AS Hentikan Pabrik Pembuat Vaksin AstraZeneca

Nasional9078 Dilihat
banner 468x60

JAKARTA, lintasbarometer.com

banner 336x280

Amerika Serikat (AS) telah menghentikan produsen obat Inggris AstraZeneca Plc untuk menggunakan pabrik dalam membuat vaksin, Sabtu (3/4). Fasilitas tersebut pun langsung diberikan kepada Johnson&Johnson (J&J) untuk bertanggung jawab membuat 15 juta dosis vaksin Covid-19.

Departemen Kesehatan dan Layanan Kemanusiaan memfasilitasi langkah tersebut.

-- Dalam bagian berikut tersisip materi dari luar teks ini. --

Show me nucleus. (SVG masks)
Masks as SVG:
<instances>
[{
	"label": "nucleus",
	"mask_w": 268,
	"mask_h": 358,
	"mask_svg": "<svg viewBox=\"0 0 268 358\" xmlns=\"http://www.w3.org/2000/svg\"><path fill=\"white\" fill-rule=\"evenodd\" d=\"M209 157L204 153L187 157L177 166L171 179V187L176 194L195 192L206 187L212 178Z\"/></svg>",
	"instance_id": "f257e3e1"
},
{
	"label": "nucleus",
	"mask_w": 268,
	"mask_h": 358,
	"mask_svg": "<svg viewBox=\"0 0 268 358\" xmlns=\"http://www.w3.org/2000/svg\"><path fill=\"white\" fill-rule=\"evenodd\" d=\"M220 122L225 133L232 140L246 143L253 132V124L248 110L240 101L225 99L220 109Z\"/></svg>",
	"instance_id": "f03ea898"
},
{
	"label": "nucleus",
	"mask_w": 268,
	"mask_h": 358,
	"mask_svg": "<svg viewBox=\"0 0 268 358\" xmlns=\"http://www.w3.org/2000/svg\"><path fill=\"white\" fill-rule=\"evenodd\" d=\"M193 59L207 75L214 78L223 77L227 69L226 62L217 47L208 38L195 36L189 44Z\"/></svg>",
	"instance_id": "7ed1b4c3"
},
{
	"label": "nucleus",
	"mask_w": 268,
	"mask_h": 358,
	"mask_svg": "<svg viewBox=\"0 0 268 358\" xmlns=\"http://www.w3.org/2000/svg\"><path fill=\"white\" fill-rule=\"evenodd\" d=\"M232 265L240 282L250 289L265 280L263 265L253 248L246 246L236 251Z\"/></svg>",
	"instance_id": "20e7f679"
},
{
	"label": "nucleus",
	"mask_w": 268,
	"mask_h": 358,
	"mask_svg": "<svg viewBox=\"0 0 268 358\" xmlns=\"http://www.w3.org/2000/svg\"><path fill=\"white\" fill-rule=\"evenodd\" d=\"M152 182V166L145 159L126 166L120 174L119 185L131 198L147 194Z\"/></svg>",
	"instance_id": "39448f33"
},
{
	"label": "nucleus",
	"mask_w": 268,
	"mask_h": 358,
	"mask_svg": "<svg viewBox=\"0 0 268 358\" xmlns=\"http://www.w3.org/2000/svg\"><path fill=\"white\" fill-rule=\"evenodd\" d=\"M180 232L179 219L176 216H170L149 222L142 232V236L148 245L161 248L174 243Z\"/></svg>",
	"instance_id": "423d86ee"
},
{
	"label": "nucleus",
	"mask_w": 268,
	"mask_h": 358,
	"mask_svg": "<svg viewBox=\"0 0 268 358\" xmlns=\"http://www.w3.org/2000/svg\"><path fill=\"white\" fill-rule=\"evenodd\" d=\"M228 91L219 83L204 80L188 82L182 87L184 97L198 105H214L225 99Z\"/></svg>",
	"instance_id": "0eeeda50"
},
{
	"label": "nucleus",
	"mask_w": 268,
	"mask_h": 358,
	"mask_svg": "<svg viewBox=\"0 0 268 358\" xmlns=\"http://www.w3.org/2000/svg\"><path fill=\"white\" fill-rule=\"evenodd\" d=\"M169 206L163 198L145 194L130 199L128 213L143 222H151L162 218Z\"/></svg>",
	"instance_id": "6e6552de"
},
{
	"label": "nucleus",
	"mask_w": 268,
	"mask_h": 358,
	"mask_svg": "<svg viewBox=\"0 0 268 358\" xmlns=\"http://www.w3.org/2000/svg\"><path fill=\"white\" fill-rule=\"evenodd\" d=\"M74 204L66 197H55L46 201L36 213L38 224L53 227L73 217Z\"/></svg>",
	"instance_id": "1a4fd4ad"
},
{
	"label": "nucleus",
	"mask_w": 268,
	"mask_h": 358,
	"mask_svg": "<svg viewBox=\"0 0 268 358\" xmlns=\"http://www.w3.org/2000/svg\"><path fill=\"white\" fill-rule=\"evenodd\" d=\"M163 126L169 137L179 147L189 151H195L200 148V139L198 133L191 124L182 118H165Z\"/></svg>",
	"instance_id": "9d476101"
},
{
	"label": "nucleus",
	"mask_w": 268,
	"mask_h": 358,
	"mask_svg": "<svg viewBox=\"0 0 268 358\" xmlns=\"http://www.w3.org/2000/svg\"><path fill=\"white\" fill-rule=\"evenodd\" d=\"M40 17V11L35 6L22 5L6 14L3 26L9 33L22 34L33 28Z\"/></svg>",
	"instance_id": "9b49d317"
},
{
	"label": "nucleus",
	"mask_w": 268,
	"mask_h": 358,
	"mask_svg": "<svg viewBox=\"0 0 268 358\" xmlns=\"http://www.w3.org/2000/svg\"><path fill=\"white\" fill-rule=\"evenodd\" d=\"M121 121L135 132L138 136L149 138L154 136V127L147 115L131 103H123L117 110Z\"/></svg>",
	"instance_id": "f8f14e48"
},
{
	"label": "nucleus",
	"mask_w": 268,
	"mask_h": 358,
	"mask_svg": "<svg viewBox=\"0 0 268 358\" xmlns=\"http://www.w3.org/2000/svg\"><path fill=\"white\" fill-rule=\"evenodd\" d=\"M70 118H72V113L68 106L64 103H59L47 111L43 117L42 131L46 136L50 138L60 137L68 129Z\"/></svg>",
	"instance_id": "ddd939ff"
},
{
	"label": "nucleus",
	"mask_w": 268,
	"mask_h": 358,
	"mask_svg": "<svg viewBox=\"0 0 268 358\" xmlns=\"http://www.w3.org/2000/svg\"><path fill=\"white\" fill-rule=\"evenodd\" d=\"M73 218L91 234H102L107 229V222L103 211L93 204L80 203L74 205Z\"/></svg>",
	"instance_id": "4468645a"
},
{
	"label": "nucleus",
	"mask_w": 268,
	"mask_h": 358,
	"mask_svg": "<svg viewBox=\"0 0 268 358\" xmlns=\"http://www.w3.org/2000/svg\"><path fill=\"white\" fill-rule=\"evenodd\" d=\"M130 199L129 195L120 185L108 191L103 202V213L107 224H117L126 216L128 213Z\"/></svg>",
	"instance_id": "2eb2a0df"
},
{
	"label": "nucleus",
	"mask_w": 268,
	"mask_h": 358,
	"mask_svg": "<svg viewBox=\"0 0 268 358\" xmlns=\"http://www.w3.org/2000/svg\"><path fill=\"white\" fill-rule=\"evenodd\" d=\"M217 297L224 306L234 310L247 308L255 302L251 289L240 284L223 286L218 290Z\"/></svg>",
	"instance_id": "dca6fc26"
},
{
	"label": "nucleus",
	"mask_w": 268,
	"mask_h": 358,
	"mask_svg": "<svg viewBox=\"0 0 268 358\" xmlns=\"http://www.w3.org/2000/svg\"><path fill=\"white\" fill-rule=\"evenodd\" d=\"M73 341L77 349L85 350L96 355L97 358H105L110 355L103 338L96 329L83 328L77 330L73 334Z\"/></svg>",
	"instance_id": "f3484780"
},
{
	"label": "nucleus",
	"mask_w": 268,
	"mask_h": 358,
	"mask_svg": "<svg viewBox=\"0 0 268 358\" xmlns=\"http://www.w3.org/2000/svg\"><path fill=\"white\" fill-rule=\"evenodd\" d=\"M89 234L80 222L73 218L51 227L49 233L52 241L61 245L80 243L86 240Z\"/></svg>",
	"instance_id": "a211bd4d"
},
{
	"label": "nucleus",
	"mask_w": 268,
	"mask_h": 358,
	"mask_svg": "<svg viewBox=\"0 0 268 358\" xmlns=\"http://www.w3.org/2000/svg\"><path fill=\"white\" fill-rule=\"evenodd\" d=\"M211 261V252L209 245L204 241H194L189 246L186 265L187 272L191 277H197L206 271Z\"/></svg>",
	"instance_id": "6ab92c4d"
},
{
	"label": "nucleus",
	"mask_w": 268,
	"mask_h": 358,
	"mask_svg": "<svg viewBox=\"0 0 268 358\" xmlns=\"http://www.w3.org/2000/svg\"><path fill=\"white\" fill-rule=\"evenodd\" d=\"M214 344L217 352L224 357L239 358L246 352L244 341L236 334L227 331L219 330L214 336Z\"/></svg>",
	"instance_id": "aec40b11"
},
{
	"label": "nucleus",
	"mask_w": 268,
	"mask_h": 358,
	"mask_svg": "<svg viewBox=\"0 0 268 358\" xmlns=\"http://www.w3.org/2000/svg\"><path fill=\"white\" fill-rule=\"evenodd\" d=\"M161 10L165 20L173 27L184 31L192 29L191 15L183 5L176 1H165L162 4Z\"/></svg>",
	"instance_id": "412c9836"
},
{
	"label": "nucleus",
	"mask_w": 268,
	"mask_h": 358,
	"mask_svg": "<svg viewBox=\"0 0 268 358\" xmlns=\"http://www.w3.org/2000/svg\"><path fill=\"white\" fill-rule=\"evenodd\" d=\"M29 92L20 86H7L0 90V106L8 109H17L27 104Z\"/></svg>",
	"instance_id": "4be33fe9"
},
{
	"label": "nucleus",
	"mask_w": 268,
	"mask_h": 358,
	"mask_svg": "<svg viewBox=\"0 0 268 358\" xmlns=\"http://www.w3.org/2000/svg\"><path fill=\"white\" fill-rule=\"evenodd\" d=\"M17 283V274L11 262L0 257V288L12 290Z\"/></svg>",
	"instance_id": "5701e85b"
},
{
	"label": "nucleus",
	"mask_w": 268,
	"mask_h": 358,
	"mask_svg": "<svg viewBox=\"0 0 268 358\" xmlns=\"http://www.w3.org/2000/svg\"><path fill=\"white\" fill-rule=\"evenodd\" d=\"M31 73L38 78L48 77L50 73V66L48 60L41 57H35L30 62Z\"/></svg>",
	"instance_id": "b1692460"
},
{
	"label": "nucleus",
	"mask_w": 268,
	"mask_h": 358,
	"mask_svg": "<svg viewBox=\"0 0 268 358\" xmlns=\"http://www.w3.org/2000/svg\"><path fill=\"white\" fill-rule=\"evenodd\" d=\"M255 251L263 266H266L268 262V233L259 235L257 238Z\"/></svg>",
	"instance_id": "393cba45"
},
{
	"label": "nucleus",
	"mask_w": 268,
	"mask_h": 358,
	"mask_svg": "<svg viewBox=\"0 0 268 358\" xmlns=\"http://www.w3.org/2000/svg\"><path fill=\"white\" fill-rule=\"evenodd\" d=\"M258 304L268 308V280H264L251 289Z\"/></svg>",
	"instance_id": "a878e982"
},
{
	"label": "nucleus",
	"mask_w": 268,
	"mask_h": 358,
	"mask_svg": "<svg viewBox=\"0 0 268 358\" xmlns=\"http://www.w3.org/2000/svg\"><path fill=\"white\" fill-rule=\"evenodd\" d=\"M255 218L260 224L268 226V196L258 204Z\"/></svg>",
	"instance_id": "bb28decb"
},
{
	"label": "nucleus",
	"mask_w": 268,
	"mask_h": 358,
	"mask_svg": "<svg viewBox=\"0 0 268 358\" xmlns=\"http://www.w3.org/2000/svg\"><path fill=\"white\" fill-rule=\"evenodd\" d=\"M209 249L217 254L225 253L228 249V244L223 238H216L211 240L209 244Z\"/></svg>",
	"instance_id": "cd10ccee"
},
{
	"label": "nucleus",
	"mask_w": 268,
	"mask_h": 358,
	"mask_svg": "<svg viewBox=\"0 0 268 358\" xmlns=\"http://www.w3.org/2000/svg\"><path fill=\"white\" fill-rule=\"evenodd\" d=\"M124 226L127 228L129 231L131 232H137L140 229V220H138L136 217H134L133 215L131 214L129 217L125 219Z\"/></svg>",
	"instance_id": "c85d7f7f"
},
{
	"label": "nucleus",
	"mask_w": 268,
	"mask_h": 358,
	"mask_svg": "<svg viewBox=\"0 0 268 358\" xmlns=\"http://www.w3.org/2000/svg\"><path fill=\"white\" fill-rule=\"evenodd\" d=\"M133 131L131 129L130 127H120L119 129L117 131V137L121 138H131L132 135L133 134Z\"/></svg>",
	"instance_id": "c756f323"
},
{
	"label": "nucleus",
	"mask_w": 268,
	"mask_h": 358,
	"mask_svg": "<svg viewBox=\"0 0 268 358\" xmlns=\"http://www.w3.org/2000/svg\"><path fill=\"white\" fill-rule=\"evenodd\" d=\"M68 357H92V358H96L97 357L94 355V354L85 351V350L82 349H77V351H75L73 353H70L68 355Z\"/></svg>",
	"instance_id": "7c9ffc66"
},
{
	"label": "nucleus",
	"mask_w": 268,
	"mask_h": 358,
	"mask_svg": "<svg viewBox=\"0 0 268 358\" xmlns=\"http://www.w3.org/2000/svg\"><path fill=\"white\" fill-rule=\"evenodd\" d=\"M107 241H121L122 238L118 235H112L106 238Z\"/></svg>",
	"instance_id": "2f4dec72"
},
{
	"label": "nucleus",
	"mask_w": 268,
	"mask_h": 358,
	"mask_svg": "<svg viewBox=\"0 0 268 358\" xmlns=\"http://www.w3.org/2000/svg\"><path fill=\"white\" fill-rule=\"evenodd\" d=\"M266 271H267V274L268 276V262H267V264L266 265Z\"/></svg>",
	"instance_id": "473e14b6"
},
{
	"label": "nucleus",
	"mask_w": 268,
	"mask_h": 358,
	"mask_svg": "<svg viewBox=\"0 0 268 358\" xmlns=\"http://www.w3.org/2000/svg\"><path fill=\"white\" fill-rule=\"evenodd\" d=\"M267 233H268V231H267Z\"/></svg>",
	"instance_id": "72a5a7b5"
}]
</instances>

J&J mengatakan, pihaknya memikul tanggung jawab penuh dari fasilitas Emergent BioSolutions di Baltimore.

Pengumuman ini menegaskan, perusahaan akan memberikan 100 juta dosis kepada pemerintah pada akhir Mei. Sedangkan AstraZeneca yang vaksinnya belum disetujui di AS mengatakan akan bekerja sama dengan pemerintahan Presiden Joe Biden untuk menemukan fasilitas alternatif untuk memproduksi vaksinnya.

Perkembangan yang pertama kali dilaporkan oleh New York Times ini semakin menghambat upaya AstraZeneca di AS. Pemerintah telah mengkritik produsen obat tersebut karena menggunakan data usang dalam hasil uji coba vaksinnya dan kemudian merevisi studinya.

Laporan New York Times menyatakan, para pekerja di pabrik Emergent BioSolutions beberapa pekan lalu menggabungkan bahan-bahan untuk vaksin J&J dan AstraZeneca. J&J mengatakan, pada saat itu tumpukan yang rusak belum masuk ke tahap pengisian dan penyelesaian. Menurut dua pejabat senior kesehatan federal, langkah pemerintah untuk membuat fasilitas hanya membuat vaksin dosis tunggal J&J dimaksudkan untuk menghindari campur aduk di masa depan.

AS memiliki kesepakatan pinjaman untuk mengirim ke Meksiko dan Kanada sekitar 4 juta dosis vaksin AstraZeneca, dibuat di fasilitasnya di negaranya. Namun, saat ini muncul kekhawatiran atas vaksin AstraZeneca setelah laporan tujuh orang meninggal di Inggris akibat pembekuan darah usai menerima vaksin tersebut.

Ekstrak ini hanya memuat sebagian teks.